My declaration seemed to end the meeting, and we all stood up, me with my left hand still fisted tightly. McKenna clearly noticed but said nothing as I shook their hands and left. I would definitely have to watch out for her.
On the walk home I called my boss, Special Agent in Charge Jamal Louis, waking him up and giving him my second (fingerless) debriefing on the night. He processed all of what I told him, then confirmed my exclusion from the investigation while promising to keep me informed as much as was possible. Jamal was professional enough not to shy away from the possibility I was actively involved, and I suspected these incidences of “keeping me informed” would feel very much like friendly interrogations. I didn’t blame him—I’d do the same were our positions reversed.
And the truth was I had committed a criminal breach of ethics in withholding evidence. Maybe that had been a mistake, but I was too far past it now to do anything but keep going. This detached body parts things was not something I was entrusting to anyone but myself, and I wasn’t even sure I understood why.
My guest finger stroked my palm, reassuring me, and I had a strange urge to nuzzle it along my face. I tried to push those impulses aside and think practically. After the expression of gratitude in the toilet I would definitely need to take a shot at talking to the thing some more—trying to get it to spell out some kind of useful information. I’d do that as soon as I got home. I was tired but not sleepy, and I knew from experience that I might as well work.
As I unlocked my door, I happened to glance over to the matching porch and doorway on the vacant side of the duplex. There, half-hidden between the gloom of the unlit night on that side and the bright white motion-sensor porch light I had installed on mine, was a large, squat shipping box, the size of a ream of paper or a medium-sized microwave.
I frowned at it, still gripping my keys where I’d been about to unlock my deadbolt. No one lived on that side, and nothing should have been delivered there.
I stepped down from my own little brick porch and approached the other one. My phone itched in my jacket pocket. I should be calling the Bureau or the SPD. I should not be walking up these steps or bending over the thing, or contemplating the sharpness of my keys in relation to the mundane clear packing tape sealing the box closed.
The adhesive label, centered on the left flap, was exactly as with the mailer: it was hand-addressed to me, this time at my home, with the address again exactly as I would have written it, “Wash.” and all. It should have been on my doorstep, so one mystery solved: the carrier had simply misdelivered it next door. The return address this time was even more out of left field than before: it was the house I’d grown up in north of Chicago. That old green and white ranch didn’t even exist anymore—the whole development had been seized by eminent domain years ago, and an interstate went through there now.

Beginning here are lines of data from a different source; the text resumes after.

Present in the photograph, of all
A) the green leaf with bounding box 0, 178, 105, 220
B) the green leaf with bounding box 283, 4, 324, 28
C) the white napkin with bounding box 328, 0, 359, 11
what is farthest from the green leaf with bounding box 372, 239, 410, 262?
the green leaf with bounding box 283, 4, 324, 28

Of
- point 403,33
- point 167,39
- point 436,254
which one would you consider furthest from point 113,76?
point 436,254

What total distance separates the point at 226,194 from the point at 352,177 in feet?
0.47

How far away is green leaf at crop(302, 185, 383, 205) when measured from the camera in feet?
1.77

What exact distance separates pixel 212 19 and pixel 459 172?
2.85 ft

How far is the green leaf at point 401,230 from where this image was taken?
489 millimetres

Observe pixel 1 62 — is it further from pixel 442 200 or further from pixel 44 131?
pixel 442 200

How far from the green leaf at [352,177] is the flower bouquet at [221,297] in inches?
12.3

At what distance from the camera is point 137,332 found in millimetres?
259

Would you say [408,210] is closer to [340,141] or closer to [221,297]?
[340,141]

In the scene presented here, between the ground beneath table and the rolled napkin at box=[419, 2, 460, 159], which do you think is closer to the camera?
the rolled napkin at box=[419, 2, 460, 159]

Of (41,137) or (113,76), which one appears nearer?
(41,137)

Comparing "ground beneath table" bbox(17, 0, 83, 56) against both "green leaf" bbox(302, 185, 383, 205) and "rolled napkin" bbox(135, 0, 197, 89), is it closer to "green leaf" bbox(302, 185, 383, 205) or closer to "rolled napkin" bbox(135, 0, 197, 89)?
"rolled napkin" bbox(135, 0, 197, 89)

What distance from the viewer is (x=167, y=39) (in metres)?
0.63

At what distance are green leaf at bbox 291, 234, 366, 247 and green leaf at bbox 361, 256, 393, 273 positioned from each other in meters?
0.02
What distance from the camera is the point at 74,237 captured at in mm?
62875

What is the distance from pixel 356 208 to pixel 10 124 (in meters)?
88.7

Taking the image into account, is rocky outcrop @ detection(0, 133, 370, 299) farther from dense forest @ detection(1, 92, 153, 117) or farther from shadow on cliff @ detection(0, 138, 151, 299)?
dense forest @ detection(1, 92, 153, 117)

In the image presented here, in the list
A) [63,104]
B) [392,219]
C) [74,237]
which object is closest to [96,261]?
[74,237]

I heard my heart beat in slow, steady thumps as I lifted my still-extended deadbolt key and dragged it through the plastic tape along the top seam and across the ends. I lifted the lids, hardly daring to breathe.
Inside, the box seemed filled with packing peanuts—pink ones, I thought, though it was hard to tell in this light. As I watched, a couple of them shot straight up several inches with a puff as if propelled from below, one landing back in the box in a different spot, the other hitting the bent-back lid and dribbling onto the bricks of the porch.
Carefully, I started moving the peanuts aside, up and out of the box, clearing away the top layer until I had an unobscured view of what the box truly contained.
The tan, healthy-looking, and very handsome face of Aramis Berlinger IV stared up at me, eyes bright and clear even in this dim half-light. He blew out a gust of breath to shift a stray packing peanut away from his full, famously kissable lips, then met my gaze with an expression of obvious relief.
“Thank god,” he said. “Thank god it’s you.”